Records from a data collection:
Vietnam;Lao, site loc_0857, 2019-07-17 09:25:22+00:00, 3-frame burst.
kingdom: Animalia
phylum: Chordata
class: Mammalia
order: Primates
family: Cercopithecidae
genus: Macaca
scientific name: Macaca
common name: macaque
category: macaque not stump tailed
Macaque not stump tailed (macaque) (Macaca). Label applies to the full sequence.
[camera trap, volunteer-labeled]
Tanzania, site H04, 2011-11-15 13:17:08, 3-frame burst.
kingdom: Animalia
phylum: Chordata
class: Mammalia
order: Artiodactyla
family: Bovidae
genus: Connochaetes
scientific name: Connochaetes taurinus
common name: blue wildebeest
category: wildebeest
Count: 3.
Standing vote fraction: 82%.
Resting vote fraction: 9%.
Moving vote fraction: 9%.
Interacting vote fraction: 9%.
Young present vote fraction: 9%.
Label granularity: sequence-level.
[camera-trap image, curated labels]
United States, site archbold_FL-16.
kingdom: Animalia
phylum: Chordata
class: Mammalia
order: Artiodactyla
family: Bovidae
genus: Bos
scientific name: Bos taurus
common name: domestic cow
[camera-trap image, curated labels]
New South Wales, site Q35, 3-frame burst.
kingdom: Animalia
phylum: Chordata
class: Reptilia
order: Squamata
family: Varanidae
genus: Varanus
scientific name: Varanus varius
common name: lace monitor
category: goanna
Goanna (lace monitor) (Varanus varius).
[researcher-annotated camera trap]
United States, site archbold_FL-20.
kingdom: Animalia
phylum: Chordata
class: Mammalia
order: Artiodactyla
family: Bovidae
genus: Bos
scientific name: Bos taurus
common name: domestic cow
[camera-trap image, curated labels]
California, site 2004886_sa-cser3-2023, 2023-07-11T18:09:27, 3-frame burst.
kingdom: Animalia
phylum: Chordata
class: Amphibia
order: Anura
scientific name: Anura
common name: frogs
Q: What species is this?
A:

Exercise prompt ::
From the first line to the last, return the data exactly as written.

Response to this exercise ::
Vietnam;Lao, site loc_0857, 2019-07-17 09:25:22+00:00, 3-frame burst.
kingdom: Animalia
phylum: Chordata
class: Mammalia
order: Primates
family: Cercopithecidae
genus: Macaca
scientific name: Macaca
common name: macaque
category: macaque not stump tailed
Macaque not stump tailed (macaque) (Macaca). Label applies to the full sequence.
[camera trap, volunteer-labeled]
Tanzania, site H04, 2011-11-15 13:17:08, 3-frame burst.
kingdom: Animalia
phylum: Chordata
class: Mammalia
order: Artiodactyla
family: Bovidae
genus: Connochaetes
scientific name: Connochaetes taurinus
common name: blue wildebeest
category: wildebeest
Count: 3.
Standing vote fraction: 82%.
Resting vote fraction: 9%.
Moving vote fraction: 9%.
Interacting vote fraction: 9%.
Young present vote fraction: 9%.
Label granularity: sequence-level.
[camera-trap image, curated labels]
United States, site archbold_FL-16.
kingdom: Animalia
phylum: Chordata
class: Mammalia
order: Artiodactyla
family: Bovidae
genus: Bos
scientific name: Bos taurus
common name: domestic cow
[camera-trap image, curated labels]
New South Wales, site Q35, 3-frame burst.
kingdom: Animalia
phylum: Chordata
class: Reptilia
order: Squamata
family: Varanidae
genus: Varanus
scientific name: Varanus varius
common name: lace monitor
category: goanna
Goanna (lace monitor) (Varanus varius).
[researcher-annotated camera trap]
United States, site archbold_FL-20.
kingdom: Animalia
phylum: Chordata
class: Mammalia
order: Artiodactyla
family: Bovidae
genus: Bos
scientific name: Bos taurus
common name: domestic cow
[camera-trap image, curated labels]
California, site 2004886_sa-cser3-2023, 2023-07-11T18:09:27, 3-frame burst.
kingdom: Animalia
phylum: Chordata
class: Amphibia
order: Anura
scientific name: Anura
common name: frogs
Q: What species is this?
A:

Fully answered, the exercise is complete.